TEXT EXTRACT –

Lessons learned: don’t let IVs be predictable. Also, don’t roll your own cryptosystems. In a secure system, Alice and Mallory’s records probably wouldn’t be encrypted using the same key.

Attacks on CBC mode with the key as the IV

Many CBC systems set the key as the initialization vector. This seems like a good idea: you always need a shared secret key already anyway. It yields a nice performance benefit, because the sender and the receiver don’t have to communicate the IV explicitly, they already know the key (and therefore the IV) ahead of time. Plus, the key is definitely unpredictable because it’s secret: if it were predictable, the attacker could just predict the key directly and already have won. Conveniently, many block ciphers have block sizes that are the same length or less than the key size, so the key is big enough.

This setup is completely insecure. If Alice sends a message to Bob, Mallory, an active adversary who can intercept and modify the message, can perform a chosen ciphertext attack to recover the key.

Alice turns her plaintext message \(P\) into three blocks \(P_1 P_2 P_3\) and encrypts it in CBC mode with the secret key \(k\) and also uses \(k\) as the IV. She gets a three block ciphertext \(C = C_1 C_2 C_3\), which she sends to Bob.

Before the message reaches Bob, Mallory intercepts it. She modifies the message to be \(C^{\prime} = C_1 Z C_1\), where \(Z\) is a block filled with null bytes (value zero).

RECORD EXTRACTS –
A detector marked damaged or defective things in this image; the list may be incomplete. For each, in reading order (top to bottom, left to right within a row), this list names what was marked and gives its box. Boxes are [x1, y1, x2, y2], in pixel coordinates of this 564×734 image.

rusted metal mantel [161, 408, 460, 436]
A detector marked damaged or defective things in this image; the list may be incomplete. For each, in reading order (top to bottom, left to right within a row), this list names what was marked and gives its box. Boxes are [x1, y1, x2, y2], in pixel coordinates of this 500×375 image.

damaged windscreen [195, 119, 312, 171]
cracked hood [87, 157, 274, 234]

...

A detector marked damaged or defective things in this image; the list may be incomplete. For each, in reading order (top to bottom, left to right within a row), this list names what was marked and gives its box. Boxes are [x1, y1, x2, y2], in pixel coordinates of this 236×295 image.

JOBS –
a. In the text on attacks against CBC mode, what is the block \(Z\) that Mallory inserts filled with?
b. Continue the text on attacks against CBC mode from where it stops.

EXPECTED ANSWERS –
a. It is filled with null bytes (value zero).

b.
Bob decrypts \(C^{\prime}\), and gets the three plaintext blocks \(P^{\prime}_1, P^{\prime}_2, P^{\prime}_3\):

\[\begin{aligned} P^{\prime}_1 & = D(k, C_1) ⊕ IV \\ & = D(k, C_1) ⊕ k \\ & = P_1 \end{aligned}\] \[\begin{aligned} P^{\prime}_2 & = D(k, Z) ⊕ C_1 \\ & = R \end{aligned}\] \[\begin{aligned} P^{\prime}_3 & = D(k, C_1) ⊕ Z \\ & = D(k, C_1) \\ & = P_1 ⊕ IV \end{aligned}\]

\(R\) is some random block. Its value doesn’t matter.

Under the chosen-ciphertext attack assumption, Mallory recovers that decryption. She is only interested in the first block (\(P^{\prime}_1 = P_1\)) and the third block (\(P^{\prime}_3 = P_1 ⊕ IV\)). By XORing those two together, she finds \((P_1 ⊕ IV) ⊕ P_1 = IV\). But, the IV is the key, so Mallory successfully recovered the key by modifying a single message.

Lesson learned: don’t use the key as an IV. Part of the fallacy in the introduction is that it assumed secret data could be used for the IV, because it only had to be unpredictable. That’s not true: “secret” is just a different requirement from “not secret”, not necessarily a stronger one. It is not generally okay to use secret information where it isn’t required, precisely because if it’s not supposed to be secret, the algorithm may very well treat it as non-secret, as is the case here. There are plenty of systems where it is okay to use a secret where it isn’t required. In some cases you might even get a stronger system as a result, but the point is that it is not generally true, and depends on what you’re doing.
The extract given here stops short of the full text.